I already am using -p, please take an exact look at my command above.

odgi extract -i chr6.hprc-v1.0-pggb.og -o chr6.hprc-v1.0-pggb.tomato.og -P -p 18_paths_to_extract.txt -t 28
ls -lisah chr6.hprc-v1.0-pggb.tomato.og
192399413 4.0K -rw-rw-r-- 1 ubuntu ubuntu 60 Aug 28 14:35 chr6.hprc-v1.0-pggb.tomato.og
cat 18_paths_to_extract.txt
chm13#chr6
grch38#chr6
HG01071#2#JAHBCE010000006.1
HG01071#2#JAHBCE010000042.1
HG01071#2#JAHBCE010000076.1
HG01071#2#JAHBCE010000081.1
HG01106#2#JAHAMB010000019.1
HG01106#2#JAHAMB010000032.1
HG01106#2#JAHAMB010000054.1
HG01106#2#JAHAMB010000082.1
HG01928#2#JAGYVP010000017.1
HG01928#2#JAGYVP010000027.1
HG01928#2#JAGYVP010000201.1
HG02622#2#JAHAON010000002.1
HG02622#2#JAHAON010000041.1
HG02622#2#JAHAON010000058.1
HG02622#2#JAHAON010000190.1
HG02622#2#JAHAON010000229.1

As expected, your suggestion only gives me an empty graph.

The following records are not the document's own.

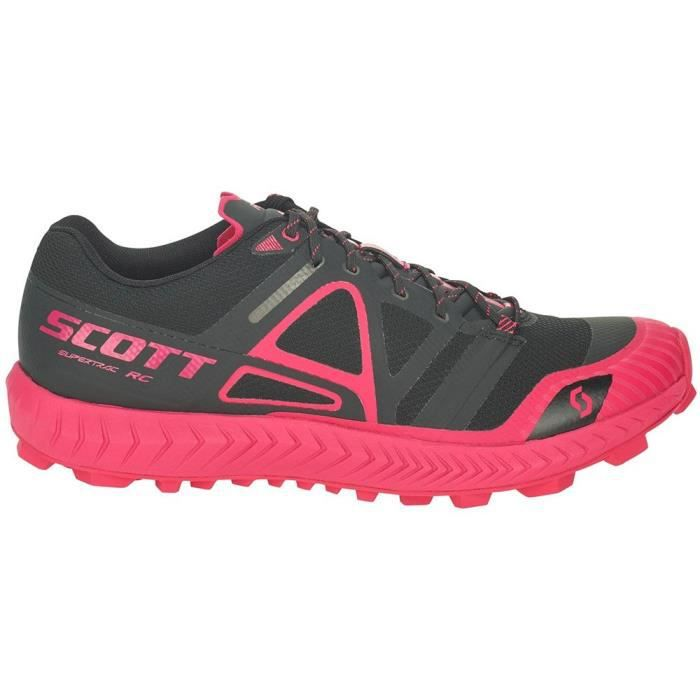 Chaussure Trail Running Scott Supertrac Rc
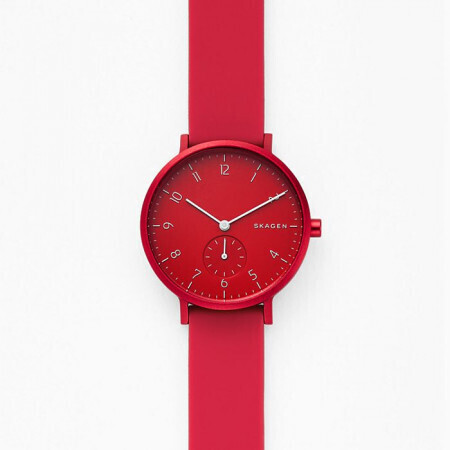 Montre SKAGEN Aaren Kulor SKW2765 face HOURDEAUX Boutique - FACE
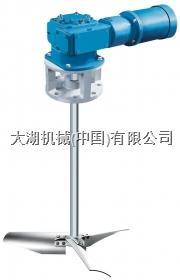美国 凯米尼尔污水处理系列搅拌器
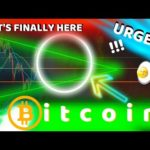 BITCOIN COUNTDOWN BEGINNING!! MOMENTS AWAY FROM FINAL BREAKOUT!?! MUST SEE EVIDENCE!!!
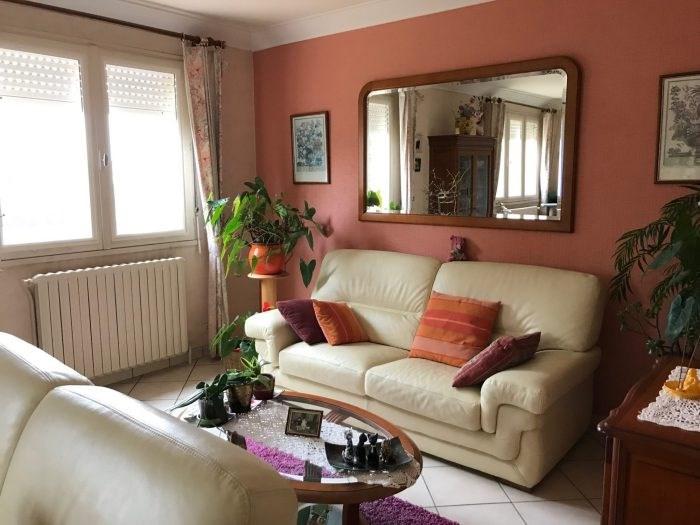 Sale house / villa Montaigu-vendée 206400€ - Picture 10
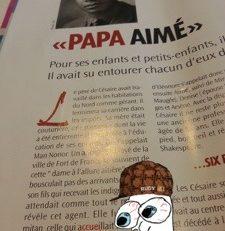 """Aimé #Césaire : """" #Rudy m'a tuer"""""""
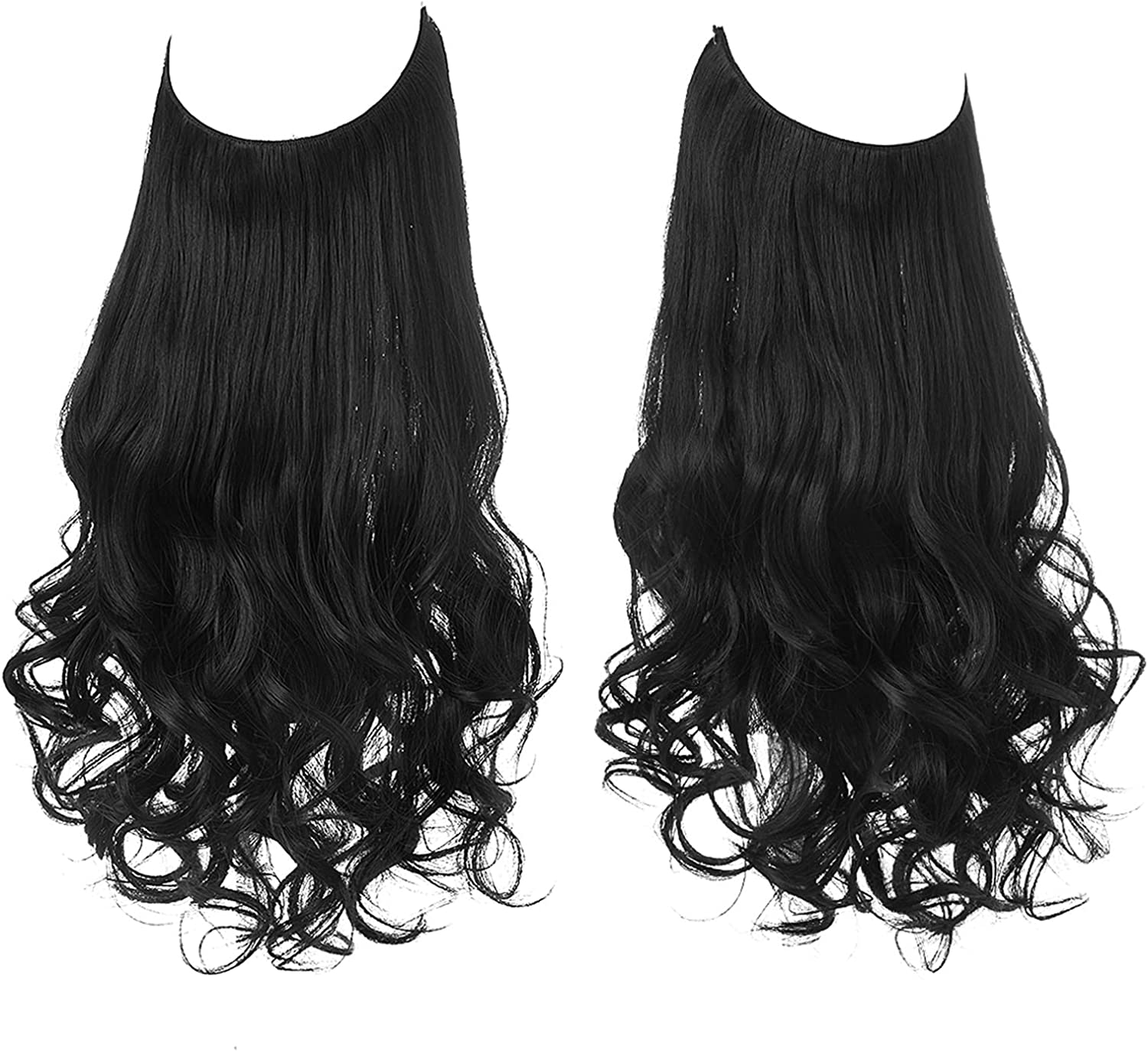 SHENYUAN Hair Deluxe Extensions Natural No Max 50% OFF Cl Synthetic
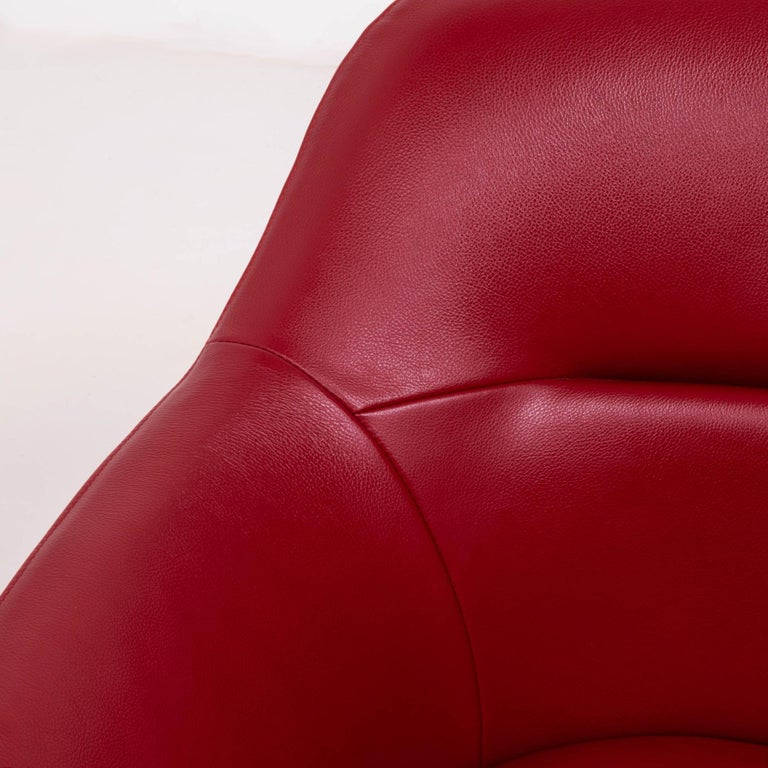 Cassina by Jean-Marie Massaud, 277 Auckland Red Leather Lounge Swivel Chair For Sale 4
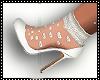 princes shoes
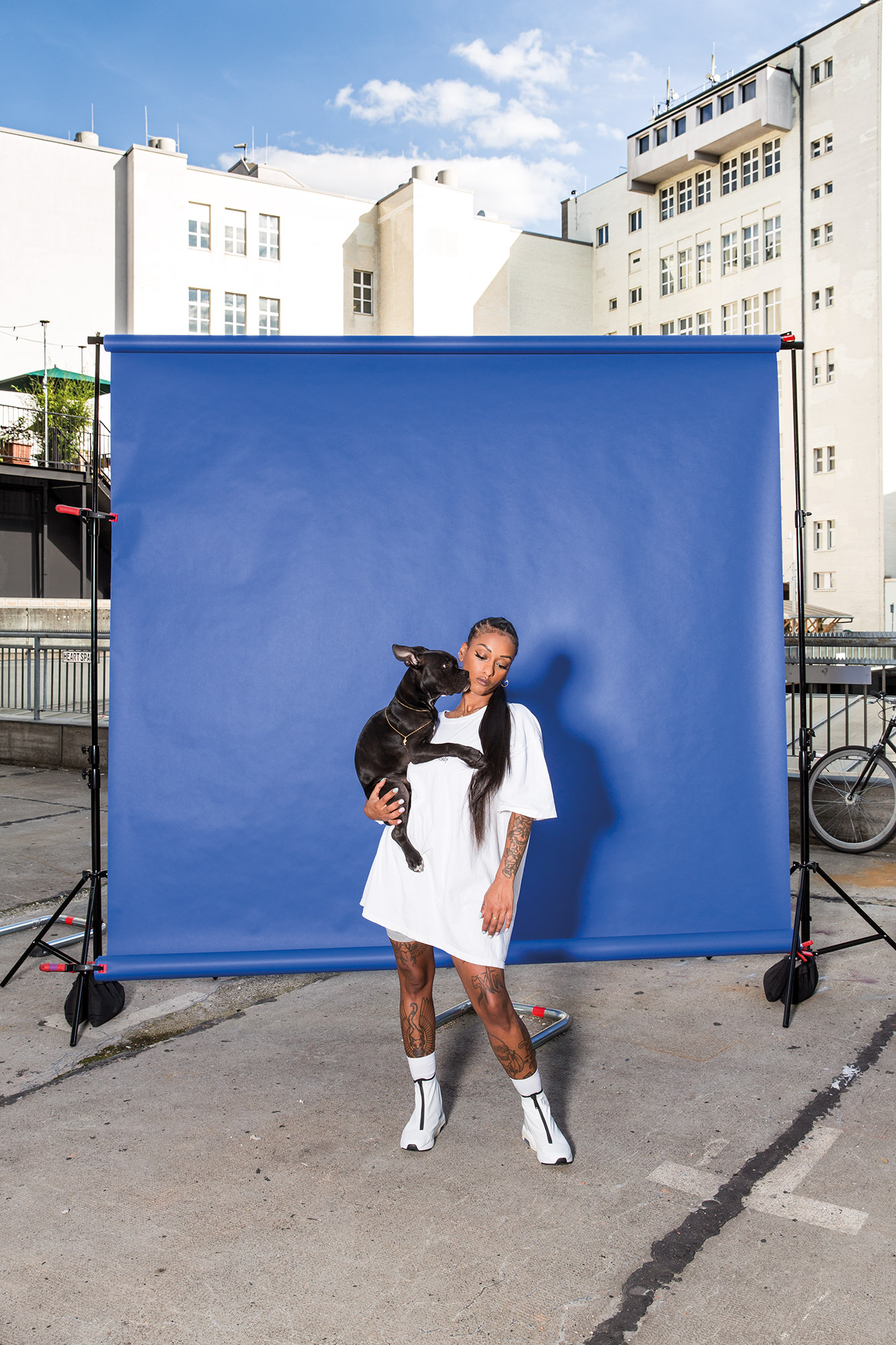 Nura - Covershooting für Missy Magazine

AndreaGuarracino commented 1 year ago

Can you also try without -E?

AndreaGuarracino commented 1 year ago

About the edges not supported by any path, yes, it is related to a recent bug I've fixed in smoothxg (https://github.com/pangenome/smoothxg/pull/194).

subwaystation commented 1 year ago

Leaving out -E does the trick. Thanks. Leaving this open so you can fix the bug.